I forget sometimes, forget the understanding of self that I possessed before I was conscious of experience or memory, forget the identity I already lived when emerging into this world. Maybe that is why I’m so drawn to water, despite being a poor swimmer. I’m not seeking sport, but self. Sometimes it feels like I’m always trying to remember that me, the one emerging from water into air, a whole self, even though this world had not yet imprinted me with experience. We are always whole, always were. Why is it so difficult to remember that sometimes?

Our true self has nothing to do with anything that ever happened to us or anything we ever knew or anything we have ever hoped for. How ridiculously easy it is to wrap that being in thing-ish notions that feel real, the things we tell ourselves about ourselves. I am this quality or that, how many times do we listen to ourselves, watch our words forming apology shapes as we admit our perceived flaws. Why do we let ourselves conform to those notions? I believe it is because we have an understanding, however misshapen it may be, of what the world expects. How presumptuous to assume that the world knows better than we do how to be ourselves. What if in our efforts to fit, to appear less alien, we appear more so? Worse, what if, in our efforts to fit, we become less of who we are? I am not sure if it is possible to lose that sense of our true self entirely, but I do believe it is far too easy to drift further and further away and make it harder and harder for ourselves to return.

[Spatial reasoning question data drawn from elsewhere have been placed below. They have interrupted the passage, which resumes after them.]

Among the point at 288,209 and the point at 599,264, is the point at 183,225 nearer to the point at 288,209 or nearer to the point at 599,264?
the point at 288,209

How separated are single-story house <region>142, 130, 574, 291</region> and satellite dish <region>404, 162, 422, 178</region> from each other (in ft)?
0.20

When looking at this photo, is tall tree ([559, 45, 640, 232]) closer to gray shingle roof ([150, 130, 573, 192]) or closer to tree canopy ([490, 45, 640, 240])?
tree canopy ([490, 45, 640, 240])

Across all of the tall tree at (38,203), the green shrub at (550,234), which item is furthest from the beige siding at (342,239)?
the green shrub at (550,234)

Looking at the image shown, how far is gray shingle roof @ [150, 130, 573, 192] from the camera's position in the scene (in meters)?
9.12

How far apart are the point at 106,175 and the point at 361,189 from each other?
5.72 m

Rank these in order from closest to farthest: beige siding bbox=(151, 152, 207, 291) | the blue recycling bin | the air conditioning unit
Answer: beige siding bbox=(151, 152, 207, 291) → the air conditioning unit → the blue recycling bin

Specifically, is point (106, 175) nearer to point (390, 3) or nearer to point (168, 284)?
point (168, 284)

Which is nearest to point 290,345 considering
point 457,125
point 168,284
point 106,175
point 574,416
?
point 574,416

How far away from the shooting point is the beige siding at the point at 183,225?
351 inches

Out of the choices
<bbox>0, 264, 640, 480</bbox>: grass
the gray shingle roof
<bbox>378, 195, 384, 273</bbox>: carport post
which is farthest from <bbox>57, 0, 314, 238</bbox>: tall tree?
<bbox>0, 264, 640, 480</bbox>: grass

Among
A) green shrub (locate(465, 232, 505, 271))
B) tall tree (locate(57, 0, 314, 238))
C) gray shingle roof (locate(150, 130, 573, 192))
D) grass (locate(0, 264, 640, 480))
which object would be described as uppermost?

Maybe the trick is learning to know water in all its forms. Maybe if I hold my breath and dive below, I can see who and how I was long ago, and not so long ago. Maybe, surfacing, I can hold my focus long enough and see a little of the future. Not all of it, all at once, in grand cloud formations, but glimpses, in the water droplets captured and rising in the air when I splash with joy in the pink sunrise.

As for the present, we live in a world of uncertainty. I know that many introspective folk like myself consider their understanding of their own identity, their relationship to past and future versions of themselves. Personal transitions lend urgency toward such explorations, and journeying toward self in this way during the times we live in can feel chaotic and confusing. So, embrace and thank and love those people in your life who have the ability see the self you are seeking, even when you cannot. [Thank you, as always, my Love]. And let us also allow ourselves to be embraced for the same reason. Our clarity of vision can be as much of a boon to others as theirs is to us.

Be open to and available for the love that is being presented to you. Let us focus and see through each other’s endeavors to mimic what the world expects, and instead see the people in our lives truly. Let us give and receive that gift, and be thankful, and bold, and authentic.